The 1.8 Å structure includes 23 ordered lipid chains and 3 cholesterols per receptor. Together, they form an almost complete lipid bilayer around each protein molecule, mediating crystal contacts (Fig. 4A,B and fig. S9). Lipids on the extracellular side have stronger electron densities and appear to be more ordered. All three cholesterols in this structure are bound to the extracellular half of the receptor and have low B-factors (25 to 27 Ų) in comparison to other lipids (41 to 61 Ų). Two of these cholesterols (CLR1 and CLR3) are bound to symmetry-related receptors and mediate crystal lattice packing by forming face-to-face interactions. The third cholesterol molecule (CLR2) does not participate in crystal contacts. Interestingly, CLR2 and CLR3 occupy hydrophobic grooves along helix VI and form extensive contacts with the aromatic ring of Phe255^6.57, which is sandwiched between them (Fig. 4C, fig. S10). In the adenosine family of receptors, position 6.57 is conserved as Ile, Val, or Phe: hydrophobic residues that could all support the type of stacking interaction observed in this structure. In addition, CLR2 forms a hydrogen bond (2.7 Å) with the main-chain carboxyl of Ser263, and the hydroxyl of CLR3 has a polar interaction with sulfur of Cys259 (3.8 Å) in ECL3, the loop that is stabilized by the Cys259-Cys262 disulfide bond. Specific binding and conformational stabilization of this region of helix VI by cholesterols may play a functional role in A_2AAR by fixing the position of Asn253^6.55 in the ligand binding pocket of the receptor (Fig. 4C). This key residue exists in all adenosine receptors and anchors the exocyclic amine of the ligand’s central core in both agonist and antagonist complexes (20). Such direct cholesterol binding to A_2AAR is also consistent with observations that addition of cholesterol hemisuccinate (CHS) increases the thermostability of the receptor purified in detergent micelles (Fig. 3).
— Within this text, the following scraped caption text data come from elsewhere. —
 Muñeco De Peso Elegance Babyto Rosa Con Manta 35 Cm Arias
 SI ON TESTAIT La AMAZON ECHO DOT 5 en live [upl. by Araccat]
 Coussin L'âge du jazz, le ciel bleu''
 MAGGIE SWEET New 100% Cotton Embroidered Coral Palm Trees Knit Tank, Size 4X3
Fig. 4. Lipid-receptor interactions.

(A) Top view of A_2AAR (cyan ribbon) including crystallographic neighbors (green: translational symmetry, magenta: rotational, yellow: antiparallel arrangement). Cholesterol molecules are shown as balls with yellow carbons, lipid molecules are shown as sticks with grey carbons. (B) Side view of A_2AAR. (C) Potential stabilizing effect of two cholesterols, CLR2 and CLR3, on the conformation of helix VI. Side chains Phe255^6.57 and Asn253^6.55 of the A_2AAR-BRIL-ΔC/ZM241385 complex are shown as sticks with cyan carbons. The superimposed active-like state A_2AAR-T4L-ΔC/UK432,097 is shown as orange ribbon (helix VI only) and sticks (Asn253^6.55 side chain and NECA scaffold of the UK432,097 agonist only). (D) Lipid molecule (OLA11, grey balls) is inserted in between helices I and VII inside the ligand-binding pocket.
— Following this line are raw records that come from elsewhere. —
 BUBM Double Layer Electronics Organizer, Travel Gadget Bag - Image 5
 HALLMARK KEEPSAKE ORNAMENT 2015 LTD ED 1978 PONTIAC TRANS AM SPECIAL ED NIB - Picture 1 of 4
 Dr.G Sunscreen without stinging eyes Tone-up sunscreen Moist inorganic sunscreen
While most lipid chains form non-specific hydrophobic contacts filling grooves on the protein surface, several interactions of lipids with A_2AAR may be specific: for example, interactions between the lipids’ polar groups and the main chain and side chain polar groups of ECL1 and ECL3. In addition, one lipid (OLA11) intercalates inside the TM bundle between helices I and VII, thereby protruding into the ligand-binding pocket (Fig. 4D). This lipid molecule apparently stabilizes the conformation of the first eight N-terminal residues of helix I, which do not make any direct contacts with the rest of the helical bundle.
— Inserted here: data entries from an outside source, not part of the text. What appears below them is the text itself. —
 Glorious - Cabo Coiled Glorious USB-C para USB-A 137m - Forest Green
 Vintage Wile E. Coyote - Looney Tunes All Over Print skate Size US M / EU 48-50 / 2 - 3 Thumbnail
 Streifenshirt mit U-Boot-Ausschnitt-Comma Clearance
It is intriguing to speculate that GPCRs are allosteric machines (35–38), controlled in part by ions like sodium, membrane components such as lipids and cholesterol, as well as water molecules. Although this concept of allostery is different, with more and more high resolution eukaryotic membrane protein structures and complementary biophysical studies, it seems likely we will start to observe the control of membrane proteins by more than just the pharmacological ligands or the traditional definition of allostery being a singly defined binding site that directly perturbs the orthosteric binding site. The small molecules mentioned can dramatically affect the stability of a protein as well as the function, and this effect can have a pronounced effect on the physiological signaling of GPCRs in very important ways.